Le attese critiche arrivano da parte dei giuristi esperti di Copyright digitale. Per l’avvocato blogger Guido Scorza, la nuova bozza di consultazione «è pericolosamente simile alla precedente». E il giurista esperto di copyright Fulvio Sarzana sottolinea imprecisioni e passaggi anomali: «È molto peggio di come ci si aspettava». Ad allarmare, per esempio, è che sebbene la delibera sia sottoposta a consultazione pubblica, l’Autorità indichi già la data di entrata in vigore. «È la prima volta che mi capita di vedere un provvedimento soggetto a consultazione pubblica (che potrebbe in teoria anche far ritornare sui propri passi) che dice in sostanza fate ciò che volete, noi vi ascoltiamo, ma abbiamo già deciso che il 3 febbraio la delibera sarà comunque in vigore».

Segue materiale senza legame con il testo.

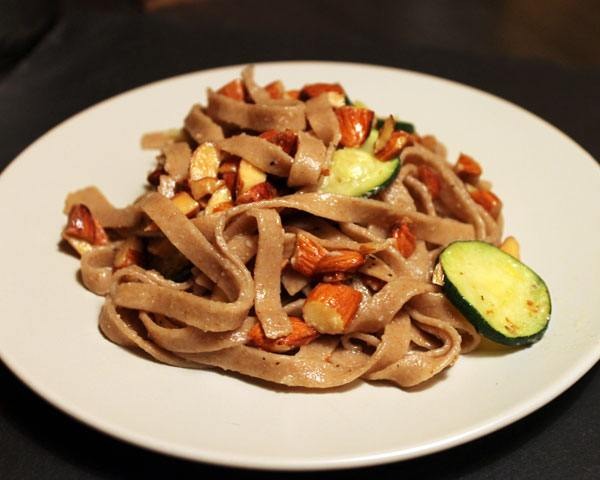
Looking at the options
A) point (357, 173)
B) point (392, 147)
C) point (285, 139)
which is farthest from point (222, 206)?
point (392, 147)

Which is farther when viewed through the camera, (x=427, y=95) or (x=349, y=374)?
(x=427, y=95)

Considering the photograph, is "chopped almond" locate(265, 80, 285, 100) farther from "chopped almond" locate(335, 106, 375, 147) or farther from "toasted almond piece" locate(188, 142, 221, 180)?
"toasted almond piece" locate(188, 142, 221, 180)

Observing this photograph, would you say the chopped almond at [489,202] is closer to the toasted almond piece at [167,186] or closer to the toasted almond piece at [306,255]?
the toasted almond piece at [306,255]

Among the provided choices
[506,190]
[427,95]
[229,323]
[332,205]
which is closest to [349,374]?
[229,323]

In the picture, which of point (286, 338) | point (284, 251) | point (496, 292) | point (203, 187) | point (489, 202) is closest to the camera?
point (286, 338)

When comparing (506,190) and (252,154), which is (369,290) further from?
(506,190)

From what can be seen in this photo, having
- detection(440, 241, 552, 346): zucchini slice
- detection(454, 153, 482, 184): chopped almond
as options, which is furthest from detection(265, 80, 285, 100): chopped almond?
detection(440, 241, 552, 346): zucchini slice

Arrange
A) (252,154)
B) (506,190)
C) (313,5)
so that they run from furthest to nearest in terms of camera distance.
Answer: (313,5) → (506,190) → (252,154)

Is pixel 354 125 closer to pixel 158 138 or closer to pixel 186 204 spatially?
pixel 186 204
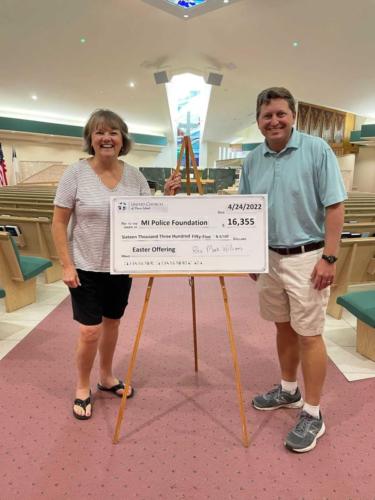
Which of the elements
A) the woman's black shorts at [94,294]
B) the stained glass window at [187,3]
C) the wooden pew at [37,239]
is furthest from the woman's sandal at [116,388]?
the stained glass window at [187,3]

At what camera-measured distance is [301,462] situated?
1.47 metres

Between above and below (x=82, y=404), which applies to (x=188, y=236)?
above

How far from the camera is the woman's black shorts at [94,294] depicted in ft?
5.24

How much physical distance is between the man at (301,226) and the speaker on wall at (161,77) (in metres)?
10.6


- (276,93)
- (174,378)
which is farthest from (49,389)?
(276,93)

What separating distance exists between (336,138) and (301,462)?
54.1ft

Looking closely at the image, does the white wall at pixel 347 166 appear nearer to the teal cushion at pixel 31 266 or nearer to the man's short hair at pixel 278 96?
the teal cushion at pixel 31 266

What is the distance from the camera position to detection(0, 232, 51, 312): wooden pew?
2.72 metres

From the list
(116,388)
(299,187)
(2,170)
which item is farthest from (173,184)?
(2,170)

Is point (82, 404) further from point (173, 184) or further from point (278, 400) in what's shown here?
point (173, 184)

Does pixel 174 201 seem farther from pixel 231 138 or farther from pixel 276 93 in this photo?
pixel 231 138

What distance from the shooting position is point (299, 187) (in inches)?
56.2

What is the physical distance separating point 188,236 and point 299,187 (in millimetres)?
525

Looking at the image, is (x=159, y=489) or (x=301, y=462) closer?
(x=159, y=489)
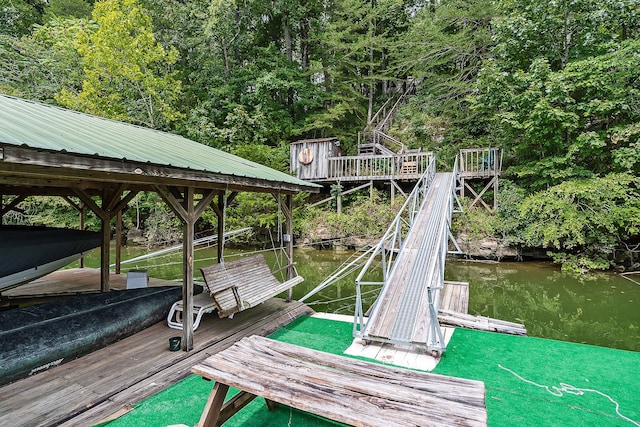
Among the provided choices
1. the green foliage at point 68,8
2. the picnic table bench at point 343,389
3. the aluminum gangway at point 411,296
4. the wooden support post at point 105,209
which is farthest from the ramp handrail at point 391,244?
the green foliage at point 68,8

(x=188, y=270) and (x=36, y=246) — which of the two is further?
(x=36, y=246)

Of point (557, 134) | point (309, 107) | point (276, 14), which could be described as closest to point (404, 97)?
point (309, 107)

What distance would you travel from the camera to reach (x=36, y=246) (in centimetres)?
500

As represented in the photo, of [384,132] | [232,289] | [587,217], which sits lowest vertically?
[232,289]

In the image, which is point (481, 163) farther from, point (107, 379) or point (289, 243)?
point (107, 379)

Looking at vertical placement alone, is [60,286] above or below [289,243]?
below

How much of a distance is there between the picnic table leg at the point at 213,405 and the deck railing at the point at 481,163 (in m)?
12.5

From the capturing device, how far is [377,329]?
13.4ft

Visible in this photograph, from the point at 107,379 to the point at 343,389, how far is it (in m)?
2.58

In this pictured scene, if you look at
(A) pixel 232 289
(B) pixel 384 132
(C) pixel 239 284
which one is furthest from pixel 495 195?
(A) pixel 232 289

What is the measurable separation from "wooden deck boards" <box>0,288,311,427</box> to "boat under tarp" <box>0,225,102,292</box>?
2.23 metres

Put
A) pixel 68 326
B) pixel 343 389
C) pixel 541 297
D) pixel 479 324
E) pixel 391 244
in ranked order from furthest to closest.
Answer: pixel 541 297 < pixel 391 244 < pixel 479 324 < pixel 68 326 < pixel 343 389

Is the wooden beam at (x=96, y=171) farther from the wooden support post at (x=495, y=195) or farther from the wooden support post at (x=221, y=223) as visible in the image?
the wooden support post at (x=495, y=195)

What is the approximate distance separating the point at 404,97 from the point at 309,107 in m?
6.19
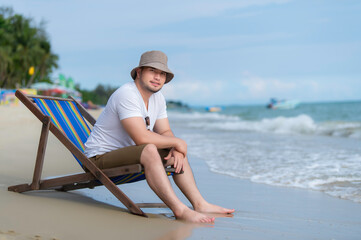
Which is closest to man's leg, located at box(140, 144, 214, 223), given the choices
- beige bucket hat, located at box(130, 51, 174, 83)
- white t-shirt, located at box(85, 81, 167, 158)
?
white t-shirt, located at box(85, 81, 167, 158)

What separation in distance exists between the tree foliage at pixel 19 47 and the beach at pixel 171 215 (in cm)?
4330

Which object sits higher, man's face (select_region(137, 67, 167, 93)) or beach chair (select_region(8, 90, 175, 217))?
man's face (select_region(137, 67, 167, 93))

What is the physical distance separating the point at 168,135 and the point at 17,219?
1341 mm

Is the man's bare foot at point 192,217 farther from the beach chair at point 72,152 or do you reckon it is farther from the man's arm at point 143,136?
the man's arm at point 143,136

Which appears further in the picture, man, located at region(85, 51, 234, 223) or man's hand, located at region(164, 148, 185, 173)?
man's hand, located at region(164, 148, 185, 173)

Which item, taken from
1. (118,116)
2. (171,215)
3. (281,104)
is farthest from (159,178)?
(281,104)

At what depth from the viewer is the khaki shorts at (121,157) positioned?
3197 millimetres

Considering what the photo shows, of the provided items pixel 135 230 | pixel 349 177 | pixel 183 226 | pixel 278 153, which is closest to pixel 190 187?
pixel 183 226

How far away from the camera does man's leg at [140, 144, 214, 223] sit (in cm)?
314

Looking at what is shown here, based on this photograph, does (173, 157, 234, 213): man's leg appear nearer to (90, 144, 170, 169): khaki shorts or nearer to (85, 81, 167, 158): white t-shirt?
(90, 144, 170, 169): khaki shorts

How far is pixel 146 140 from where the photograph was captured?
323 cm

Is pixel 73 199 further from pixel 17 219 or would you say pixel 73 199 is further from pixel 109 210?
pixel 17 219

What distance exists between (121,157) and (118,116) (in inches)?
12.9

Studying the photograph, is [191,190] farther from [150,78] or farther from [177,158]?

Sarzana afferma inoltre dal suo blog che il regolamento pare «costruito per fornire gli strumenti di repressione rapidi ed indolori ai titolari del diritto d’autore. L’Autorità diverrà ostaggio di fatto delle richieste massive dei titolari dei diritti, mentre non si concentrerà sulle richieste dei singoli, che potrà dichiarare infondate ed irricevibili. I responsabili del sito inibito o disabilitato dai provider possono si far valere i propri diritti al Tar, ma al costo  “popolare” di 4000 euro per il contributo unificato da versare in caso di impugnazione dei provvedimenti dell’Agcom».